I worked directly for arch/dioceses for some 15 years and indirectly (teaching in a seminary) for a dozen more. Readers can use that fact to discount what I say below as biased or to credit it as informed. Readers’ call.

Various voices are calling for the faithful to withhold donations from the Church in response to the McCarrick scandal, the Pennsylvania grand jury report, and so on. Other voices are urging Catholics to resist such calls. As the calls pro and con seem, so far, to fall within the bounds of Canon 212 § 3, I say, have at it folks. May the better arguments win. But we should note a few relevant canonical and practical points.

First, no canon requires Catholics to drop a donation in the Sunday collection. None. What the 1983 Code does say, however, in this regard, includes:

  • The Christian faithful are obliged to assist with the needs of the Church so that the Church has what is necessary for divine worship, for the works of the apostolate and of charity, and for the decent support of ministers. 1983 CIC 222 § 1.
  • The Church has an innate right to require from the Christian faithful those things which are necessary for the purposes proper to it. 1983 CIC 1260.
  • The Christian faithful are free to give temporal goods for the benefit of the Church. 1983 CIC 1261 § 1.
  • The faithful are to give support to the Church by responding to appeals and according to the norms issued by the conference of bishops. 1983 CIC 1262.

The roots of some of these canons, moreover, go back many centuries in Church history suggesting that more than ecclesiastical convenience is behind them.

Second, in nearly all arch/dioceses I am familiar with, Sunday plate collection (and other routine donations) go to the benefit of parishes (largely by implication  of Canon 1256). Thus, in most cases, withholding one’s regular donations directly hurts parish operations and not arch/diocesan.

Third, many arch/diocesan annual fund-raising campaigns are, technically speaking, designed to help parishes meet assessments (canonically, taxes) imposed by bishops (in my view, usually reasonably) on parishes per Canon 1263. Withholding one’s donations to annual arch/diocesan appeals therefore, again, hurts parishes first, though parish problems in meeting their annual assessments would be noticed at the arch/diocesan level.

Fourth, arch/dioceses facing financial shortfalls generally do what any large organization does in such situations, cut expenses, liquidate investments, and/or borrow money. Thus, the actual impact of withholding one’s donations to the arch/diocese, an impact often already diluted by the time it reaches the arch/diocesan level, is likely to be muted again by the usual financial expedients undertaken by other financially stressed organizations. By the way, intimations that arch/diocesan budgets get balanced at the expense of the poor, while such suggestions smack of emotional hostage-taking, do reflect the reality that many demands are made on arch/diocesan assets (see, e.g., Canon 1254 § 1) and that no undertaking would be immune from cuts.

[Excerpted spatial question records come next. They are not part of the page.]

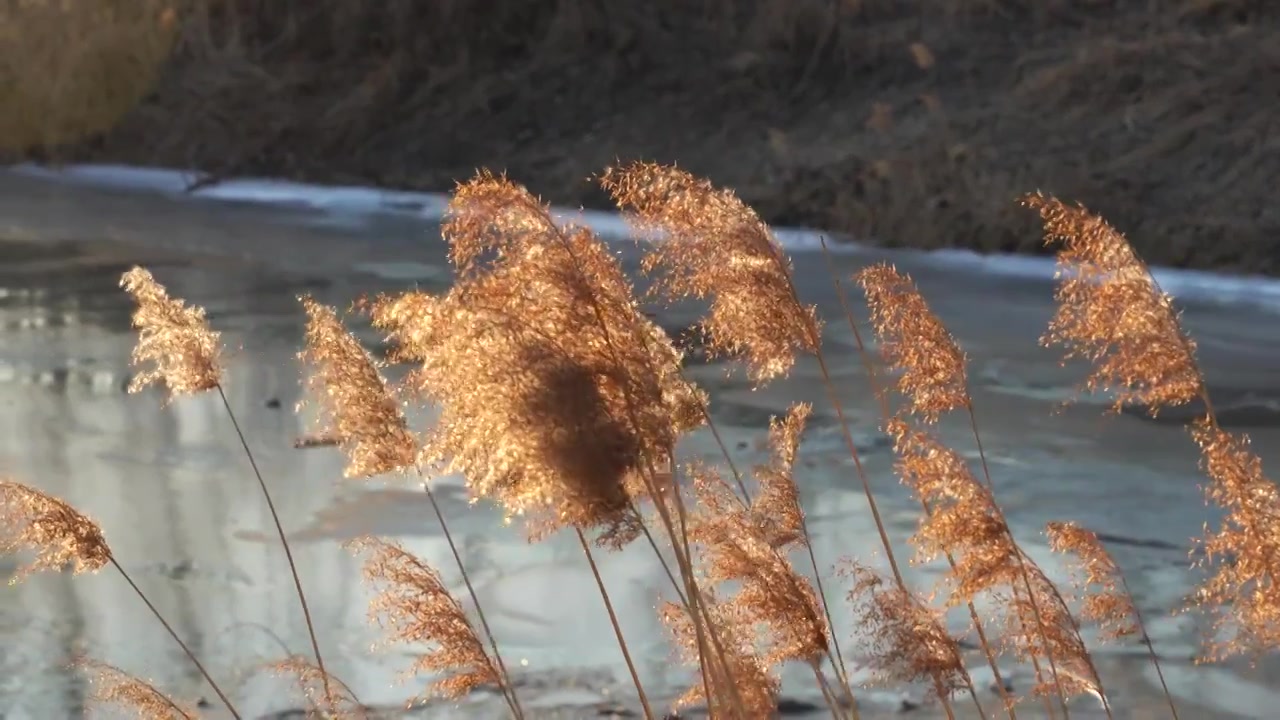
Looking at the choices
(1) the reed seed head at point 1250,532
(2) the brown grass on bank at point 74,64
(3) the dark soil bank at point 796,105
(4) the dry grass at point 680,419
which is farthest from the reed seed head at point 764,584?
(2) the brown grass on bank at point 74,64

What all this boils down to, I suggest, is that by the time one determines the exact financial footing of any given arch/diocese and predicts, rightly or wrongly, how that arch/diocese might respond to a drop in income, one should be able to see that across-the-board calls for Catholics to withhold donations “from the Church” are subject to so many qualifications and exceptions and ramifications (intended or not) that, well, it seems difficult to defend such calls as being based on convincing reasons.

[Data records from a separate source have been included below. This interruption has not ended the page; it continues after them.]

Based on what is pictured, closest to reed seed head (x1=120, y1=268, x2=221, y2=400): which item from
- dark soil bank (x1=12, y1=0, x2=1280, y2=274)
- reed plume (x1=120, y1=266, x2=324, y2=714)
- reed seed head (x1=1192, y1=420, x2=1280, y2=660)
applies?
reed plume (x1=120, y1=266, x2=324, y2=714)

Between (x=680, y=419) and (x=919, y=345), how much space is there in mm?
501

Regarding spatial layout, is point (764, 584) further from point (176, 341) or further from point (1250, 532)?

Still, as stated above, no canon requires Catholics to make a donation on any Sunday to any parish and, given how little voice Catholics have in the selection of their leadership and their conduct, I understand why calls to strike back in some, in any, measurable way against massive, massive episcopal failures resonate with so many.

I’m just saying, be careful about punishing the Spouse of Christ and her dependent children because some priests and even bishops, men presumably wedded to her as Jesus was wedded to her, abandoned her so shamelessly.